■ **PASSAGE SHOWN**
■ ■ ■ ■
Linear Second Order ODE/y'' - 2 y' + y = 2 x
Theorem
The second order ODE:
- $(1): \quad y' ' - 2 y' + y = 2 x$
has the general solution:
- $y = C_1 e^x + C_2 x e^x + 2 x + 4$
Proof 1
It can be seen that $(1)$ is a nonhomogeneous linear second order ODE in the form:
- $y' ' + p y' + q y = \map R x$
where:
- $p = -2$
- $q = 1$
- $\map R x = 2 x$
First we establish the solution of the corresponding constant coefficient homogeneous linear second order ODE:
- $(2): \quad y' ' - 2 y' + y = 0$
From Linear Second Order ODE: $y' ' - 2 y' + y = 0$, this has the general solution:
- $y_g = C_1 e^x + C_2 x e^x$
It remains to find a particular solution $y_p$ to $(1)$.
■ ■ ■ ■
■ **WHAT TO WORK ON**
A: Translate this sentence from the ODE passage above into Spanish: "It remains to find a particular solution $y_p$ to $(1)$."
B: Resume the ODE passage above after its last sentence and carry the proof forward.

■ **DATASET**
■ ■ ■ ■
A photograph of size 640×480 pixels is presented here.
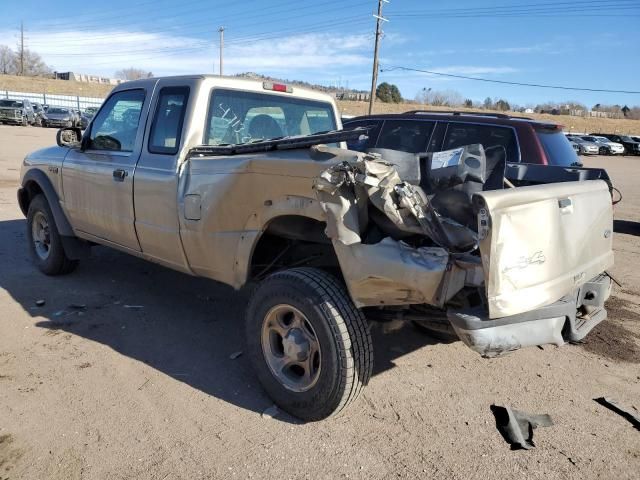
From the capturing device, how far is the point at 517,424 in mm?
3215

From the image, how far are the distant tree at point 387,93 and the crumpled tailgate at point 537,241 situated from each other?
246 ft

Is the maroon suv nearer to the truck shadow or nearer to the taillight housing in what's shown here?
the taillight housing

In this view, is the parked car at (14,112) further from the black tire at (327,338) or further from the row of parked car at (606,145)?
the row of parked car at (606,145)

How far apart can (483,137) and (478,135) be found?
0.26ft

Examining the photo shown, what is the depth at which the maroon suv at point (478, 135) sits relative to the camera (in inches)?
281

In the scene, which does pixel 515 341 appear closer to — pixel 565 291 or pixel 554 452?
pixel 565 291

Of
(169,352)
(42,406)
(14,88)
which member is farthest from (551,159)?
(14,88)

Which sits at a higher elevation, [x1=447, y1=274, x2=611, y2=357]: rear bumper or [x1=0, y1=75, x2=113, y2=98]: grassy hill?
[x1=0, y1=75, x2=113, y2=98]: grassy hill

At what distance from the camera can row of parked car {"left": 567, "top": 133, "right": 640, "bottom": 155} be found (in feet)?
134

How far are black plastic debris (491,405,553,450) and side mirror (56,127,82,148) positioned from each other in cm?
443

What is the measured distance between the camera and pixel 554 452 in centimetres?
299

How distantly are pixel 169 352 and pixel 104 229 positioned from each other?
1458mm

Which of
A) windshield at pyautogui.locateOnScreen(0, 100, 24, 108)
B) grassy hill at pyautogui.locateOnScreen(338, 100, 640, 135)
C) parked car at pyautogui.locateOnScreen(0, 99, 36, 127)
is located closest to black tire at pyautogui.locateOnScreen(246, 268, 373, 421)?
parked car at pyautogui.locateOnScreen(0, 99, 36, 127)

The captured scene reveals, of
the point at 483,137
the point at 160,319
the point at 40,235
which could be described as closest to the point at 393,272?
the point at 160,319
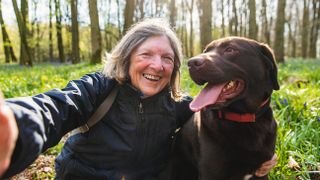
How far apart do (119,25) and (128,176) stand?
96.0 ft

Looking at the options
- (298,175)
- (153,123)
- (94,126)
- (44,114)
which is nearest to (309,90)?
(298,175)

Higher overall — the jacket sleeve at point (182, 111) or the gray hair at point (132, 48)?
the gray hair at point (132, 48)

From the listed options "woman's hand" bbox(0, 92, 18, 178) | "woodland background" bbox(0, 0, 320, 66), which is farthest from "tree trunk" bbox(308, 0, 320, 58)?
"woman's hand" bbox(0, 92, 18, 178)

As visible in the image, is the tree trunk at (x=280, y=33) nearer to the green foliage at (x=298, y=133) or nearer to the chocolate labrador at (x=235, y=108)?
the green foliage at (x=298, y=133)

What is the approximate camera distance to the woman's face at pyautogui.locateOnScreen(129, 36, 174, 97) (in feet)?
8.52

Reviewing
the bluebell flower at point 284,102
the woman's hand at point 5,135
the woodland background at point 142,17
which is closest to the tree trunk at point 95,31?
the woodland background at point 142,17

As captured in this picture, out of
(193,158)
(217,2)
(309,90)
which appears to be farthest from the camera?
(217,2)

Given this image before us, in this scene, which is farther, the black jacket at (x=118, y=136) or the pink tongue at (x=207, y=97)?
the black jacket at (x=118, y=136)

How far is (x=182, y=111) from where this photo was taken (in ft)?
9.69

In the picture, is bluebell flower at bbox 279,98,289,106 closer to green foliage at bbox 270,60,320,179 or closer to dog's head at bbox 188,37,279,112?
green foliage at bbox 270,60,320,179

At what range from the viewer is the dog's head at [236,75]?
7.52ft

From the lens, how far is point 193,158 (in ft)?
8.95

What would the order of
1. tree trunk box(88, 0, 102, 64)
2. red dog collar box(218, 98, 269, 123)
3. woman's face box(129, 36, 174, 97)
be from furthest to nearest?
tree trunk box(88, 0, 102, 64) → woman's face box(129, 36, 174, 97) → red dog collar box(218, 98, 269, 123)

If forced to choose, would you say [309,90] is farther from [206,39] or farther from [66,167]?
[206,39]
■ ■ ■ ■
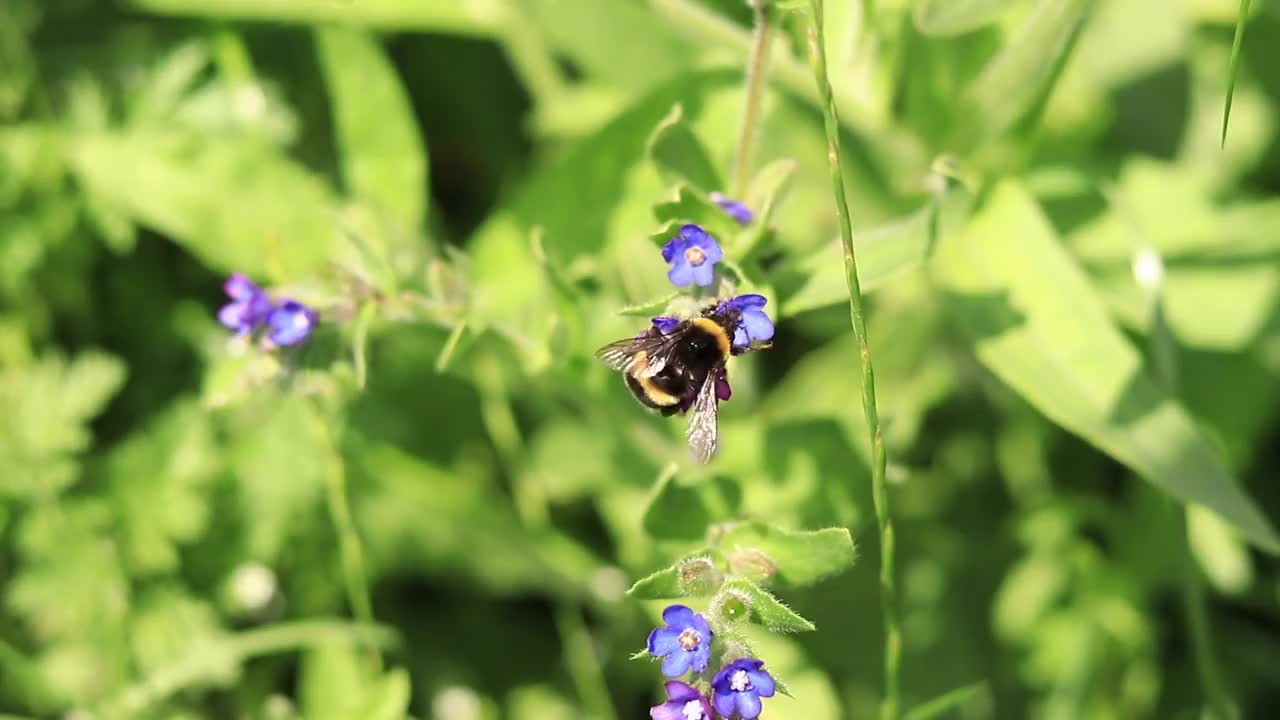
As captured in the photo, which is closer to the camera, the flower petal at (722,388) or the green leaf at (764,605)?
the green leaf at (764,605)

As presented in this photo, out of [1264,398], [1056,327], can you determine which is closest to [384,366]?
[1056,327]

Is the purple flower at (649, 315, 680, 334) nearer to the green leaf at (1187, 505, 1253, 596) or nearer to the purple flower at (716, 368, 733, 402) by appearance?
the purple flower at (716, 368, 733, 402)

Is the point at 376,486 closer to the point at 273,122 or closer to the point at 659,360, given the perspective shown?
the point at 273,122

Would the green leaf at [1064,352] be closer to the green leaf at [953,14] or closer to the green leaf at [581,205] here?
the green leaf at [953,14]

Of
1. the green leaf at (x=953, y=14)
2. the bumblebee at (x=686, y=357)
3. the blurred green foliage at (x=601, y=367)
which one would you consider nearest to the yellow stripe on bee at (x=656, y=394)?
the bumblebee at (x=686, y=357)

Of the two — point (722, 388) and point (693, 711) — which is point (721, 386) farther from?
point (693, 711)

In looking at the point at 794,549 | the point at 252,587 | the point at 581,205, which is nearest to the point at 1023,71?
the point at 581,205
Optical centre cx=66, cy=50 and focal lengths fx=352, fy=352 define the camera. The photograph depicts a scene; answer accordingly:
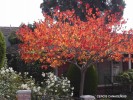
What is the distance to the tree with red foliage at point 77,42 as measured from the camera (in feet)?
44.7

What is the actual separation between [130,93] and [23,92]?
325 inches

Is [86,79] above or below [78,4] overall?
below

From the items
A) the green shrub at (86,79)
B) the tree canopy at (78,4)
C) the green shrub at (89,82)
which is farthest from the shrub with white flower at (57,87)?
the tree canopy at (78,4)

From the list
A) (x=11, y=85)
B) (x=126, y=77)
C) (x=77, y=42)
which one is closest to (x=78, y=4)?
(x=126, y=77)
■ ■ ■ ■
■ **ANSWERS**
A: Queda por encontrar una solución particular $y_p$ de $(1)$.

B:
Taking the expression $\map R x = 2 x$ and differentiating twice with respect to $x$:
| \(\ds \map R x\) | \(=\) | \(\ds 2 x\) | ||||||||||||
| \(\ds \leadsto \ \ \) | \(\ds \map {R'} x\) | \(=\) | \(\ds 2\) | |||||||||||
| \(\ds \leadsto \ \ \) | \(\ds \map {R' '} x\) | \(=\) | \(\ds 0\) |
Trying out $y = 2 x$ in $(1)$:
- $0 - 4 + 2 x = 2 x - 4$
which is off by that constant of $4$.
But by Derivative of Constant:
- $4' = 0$
Hence setting $y = 2 x + 4$:
- $0 - 4 + \paren {2 x + 4} = 2 x$
and it can be seen that $y_p = 2 x + 4$ is indeed a particular solution to $(1)$.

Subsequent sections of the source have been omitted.